Berdasarkan data tradingview, IHSG per pukul 11.03 WIB, turun 3,34 persen atau merosot 276,22 poin ke level 7.995,5. Padahal pada pembukaan perdagangan, indeks naik 0,61 persen, dan sempat menembus level 8.300.
Bahkan beberapa menit setelah bursa dibuka, IHSG terus menunjukkan penguatan hingga menyentuh level 8.354,67, saham-saham emiten berkapitalisasi besar pun memimpin penguatan.
Penyebab IHSG Ambruk
Ambruknya indeks secara mendadak seiring dengan merosotnya kinerja saham emiten milik konglomerat Prajogo Pangestu dan Haji Isam. Emiten perbankan seperti BBRI dan BMRI turut mendorong penurunan indeks.

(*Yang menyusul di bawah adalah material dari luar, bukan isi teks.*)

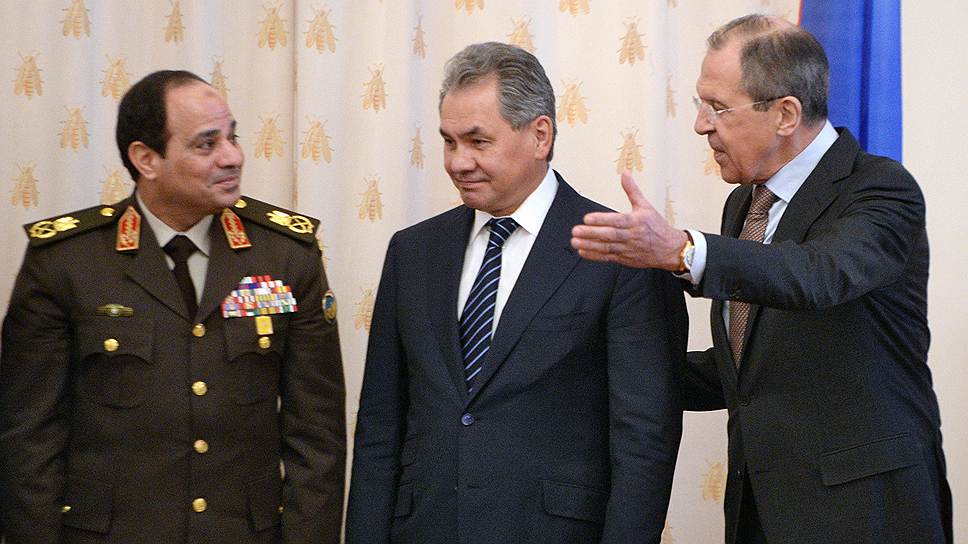 
Министр обороны Египта стремится заключить оружейную сделку с Россией до президентских выборов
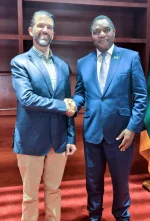 Hichilema meets Donald Trump Jr in Zambia.webp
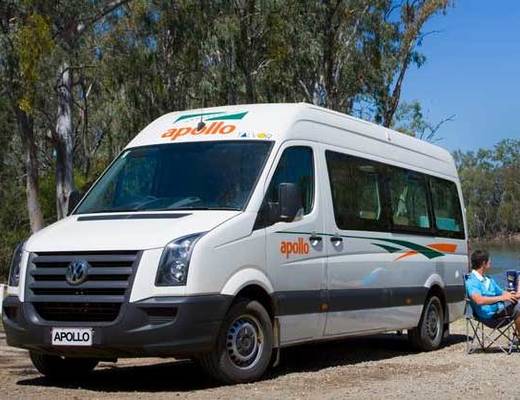 Apollo Euro Tourer Apollo Euro Tourer | camper huren Australië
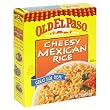 Old El Paso Sides, Cheesy Mexican Rice, 7.6-Ounce Boxes (Pack of 12)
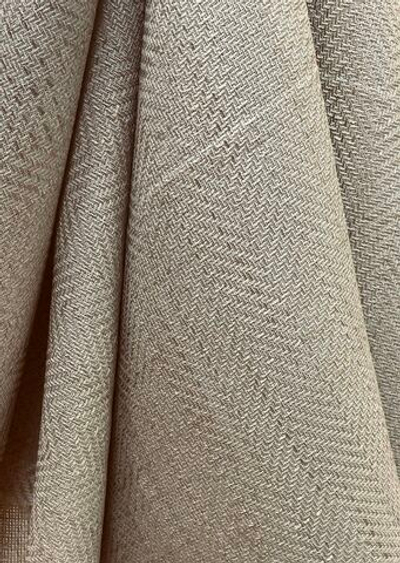 Ткань Лен 80% шелк 20% (Италия) ш-150см цена за 1 м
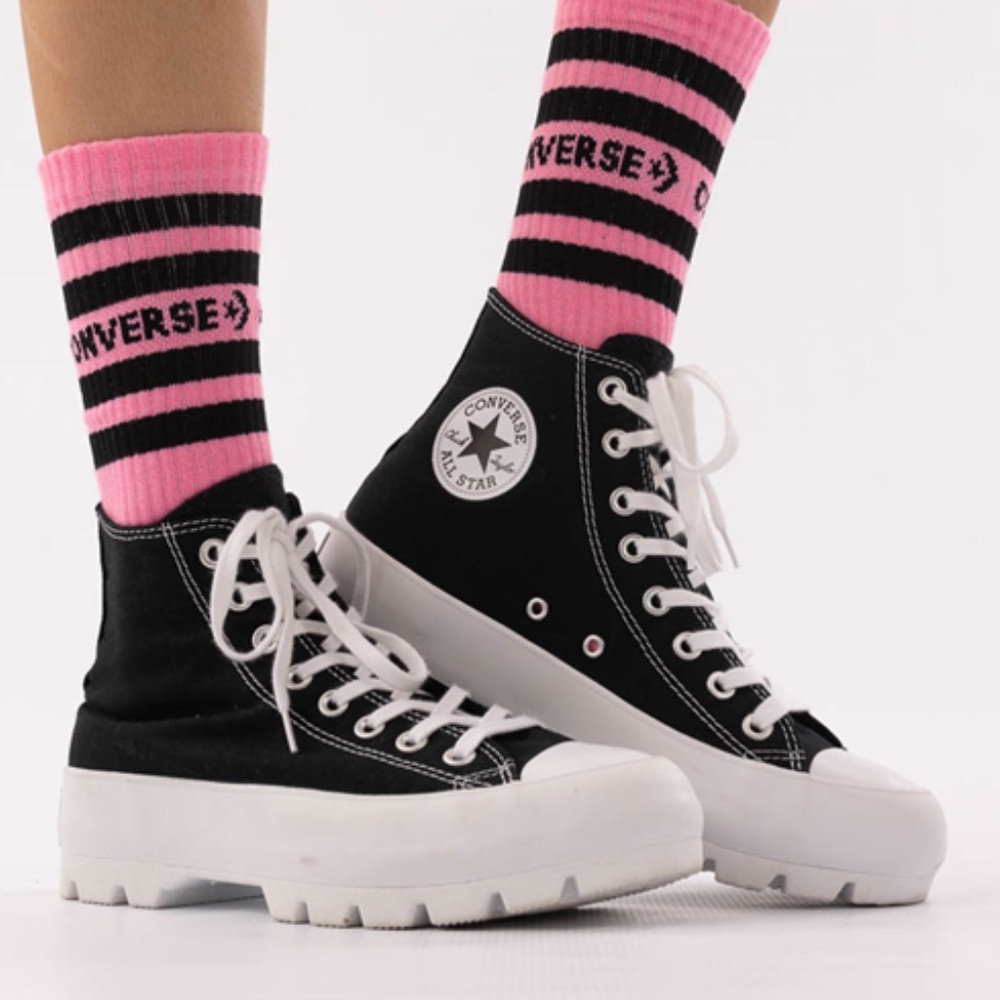 Converse Chuck Taylor | All Star Hi Lugged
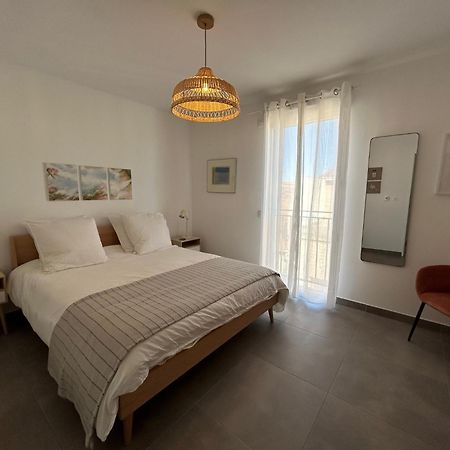 L'Appartement De L'Artiste Marseillan  Exterior foto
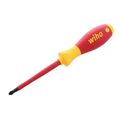 Product Image of Insulated Cushion Grip Phillips #2 Screwdriver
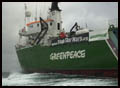 greenpeace vessel MV Arctic Sunrise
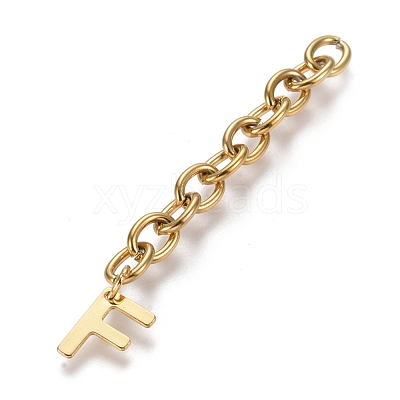 304 Stainless Steel Chain Extender STAS-K206-09G-F-1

Sebagaimana diketahui, pekan ini menjadi pekan krusial bagi pergerakan pasar keuangan Tanah Air di sisa akhir pekan Oktober 2025.
Meskipun minim sentimen, data-data ekonomi dari dalam negeri, terutama di musim rilis laporan keuangan kuartal III 2025 (earnings season) akan menjadi salah satu roda penggerak IHSG pada perdagangan pekan ini.
Sementara dari sentimen global, pasar sangat berfokus pada hasil kebijakan suku bunga bank sentral Amerika Serikat (AS), yang akan mendorong laju reli pasar saham. Terdapat pula data ekonomi dari AS yang juga dapat menjadi booster bagi pasar saham.
Mata dunia juga akan mengarah ke Asia pada pekan ini, karena ada dua pertemuan penting yakni Konferensi Tingkat Tinggi (KTT) ASEAN dan KTT APEC.
Diketahui, KTT APEC akan mempertemukan Presiden Amerika Serikat (AS), Donald Trump dengan Presiden Tiongkok, Xi Jinping di tengah panasnya perang tarif global.